On Saturday afternoon, while traveling on a Peter Pan bus en route to Boston, Edgartown harbormaster Charlie Blair quarterbacked the rescue of a kiteboarder in danger of being swept out past Chappaquiddick.
Acting on a tip from town administrator Pam Dolby, who spied a red kiteboarding kite scudding along off State Beach with nobody attached to it, Blair mustered deputy shellfish constables Warren Gaines and Petie Jackson to investigate. Gaines initially sent Jackson up Beach Road as far as Harthaven to look for a truck or van that might indicate a kiteboarder went into the water from the beach. Jackson found no such vehicle. Off Planting Field Way, Gaines spotted the kite with binoculars, roughly a quarter-mile offshore, but saw nobody in the water nearby. At Blair’s request, Gaines and Jackson piloted the harbor patrol boat out to the kite. Upon nearing it, they encountered a kayaker.
The kayaker was a 19- to 20-year-old male in a wetsuit with no lifejacket on, Gaines said. In a nine-foot kayak, he was in rough seas stirred by 20 to 25 mph west-by-northwest winds, Gaines said.
The kayaker was in obvious need of aid, so the constables took him aboard. Gaines and Jackson learned he had been kiteboarding, somehow spilled, paddled back to shore and returned with a kayak to retrieve his kite. The kite kept blowing beyond his reach, Gaines said. Gaines was unclear if he’d been kiteboarding with others, but was certain he’d kayaked solo. Gaines described the decision to head out alone in a small kayak without a lifejacket as not “the best idea” and “very risky.”

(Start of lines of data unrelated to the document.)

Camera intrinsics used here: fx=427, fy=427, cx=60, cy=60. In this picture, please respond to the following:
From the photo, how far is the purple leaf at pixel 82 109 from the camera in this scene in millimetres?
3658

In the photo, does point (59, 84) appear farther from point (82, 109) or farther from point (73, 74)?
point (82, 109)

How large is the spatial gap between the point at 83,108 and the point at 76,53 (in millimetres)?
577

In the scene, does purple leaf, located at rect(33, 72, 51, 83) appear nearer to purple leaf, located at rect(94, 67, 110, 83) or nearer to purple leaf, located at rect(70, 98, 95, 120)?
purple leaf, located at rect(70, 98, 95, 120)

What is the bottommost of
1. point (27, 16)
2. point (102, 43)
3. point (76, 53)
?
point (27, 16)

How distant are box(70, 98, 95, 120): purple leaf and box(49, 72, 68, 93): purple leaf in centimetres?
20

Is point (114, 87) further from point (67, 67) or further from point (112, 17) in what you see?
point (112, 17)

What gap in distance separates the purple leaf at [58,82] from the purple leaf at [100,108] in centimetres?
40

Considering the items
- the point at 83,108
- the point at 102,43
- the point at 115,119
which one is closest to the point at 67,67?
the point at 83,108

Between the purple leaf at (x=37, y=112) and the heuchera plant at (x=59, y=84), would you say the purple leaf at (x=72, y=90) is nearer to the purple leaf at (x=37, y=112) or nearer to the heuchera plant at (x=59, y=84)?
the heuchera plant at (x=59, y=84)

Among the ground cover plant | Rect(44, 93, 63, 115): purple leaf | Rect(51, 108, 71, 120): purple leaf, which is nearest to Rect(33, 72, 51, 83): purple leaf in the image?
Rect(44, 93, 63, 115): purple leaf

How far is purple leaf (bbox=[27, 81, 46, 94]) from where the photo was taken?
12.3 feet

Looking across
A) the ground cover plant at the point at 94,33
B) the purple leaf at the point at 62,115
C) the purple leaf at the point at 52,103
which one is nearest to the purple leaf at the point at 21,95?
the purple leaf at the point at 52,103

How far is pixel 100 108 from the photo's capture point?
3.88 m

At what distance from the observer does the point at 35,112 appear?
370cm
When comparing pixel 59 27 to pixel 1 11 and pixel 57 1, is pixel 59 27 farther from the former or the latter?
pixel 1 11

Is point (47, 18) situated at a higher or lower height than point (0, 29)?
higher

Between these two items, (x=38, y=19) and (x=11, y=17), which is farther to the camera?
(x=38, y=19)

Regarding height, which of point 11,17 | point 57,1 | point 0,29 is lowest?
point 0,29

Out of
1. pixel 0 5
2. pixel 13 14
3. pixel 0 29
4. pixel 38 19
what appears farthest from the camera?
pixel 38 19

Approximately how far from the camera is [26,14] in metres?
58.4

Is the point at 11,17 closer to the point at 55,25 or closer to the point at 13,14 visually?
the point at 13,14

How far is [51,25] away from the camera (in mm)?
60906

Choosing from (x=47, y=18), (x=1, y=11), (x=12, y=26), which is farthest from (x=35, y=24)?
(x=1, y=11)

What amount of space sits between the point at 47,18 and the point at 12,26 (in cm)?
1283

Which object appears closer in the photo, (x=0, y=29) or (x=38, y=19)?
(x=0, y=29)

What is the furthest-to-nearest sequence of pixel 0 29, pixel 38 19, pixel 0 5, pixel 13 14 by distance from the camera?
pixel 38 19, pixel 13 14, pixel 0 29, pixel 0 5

“I think he got tired,” Gaines said, reiterating that the kite kept sailing farther and farther out and that he kept paddling after it.
“The next stop for that guy was the Azores,” Blair said.
Blair, who had been in repeated cell phone communication with Gaines, and also within earshot of the entire bus he traveled in, said his fellow passengers erupted in cheers when the kayaking kiteboarder was rescued.
Gaines and Jackson dropped the kiteboarder off at Memorial Wharf, where his friends were waiting. Gaines never learned his name, he said. Nevertheless, he said, he believes the young man learned a lesson and regretted his decision to paddle out improperly equipped and by himself.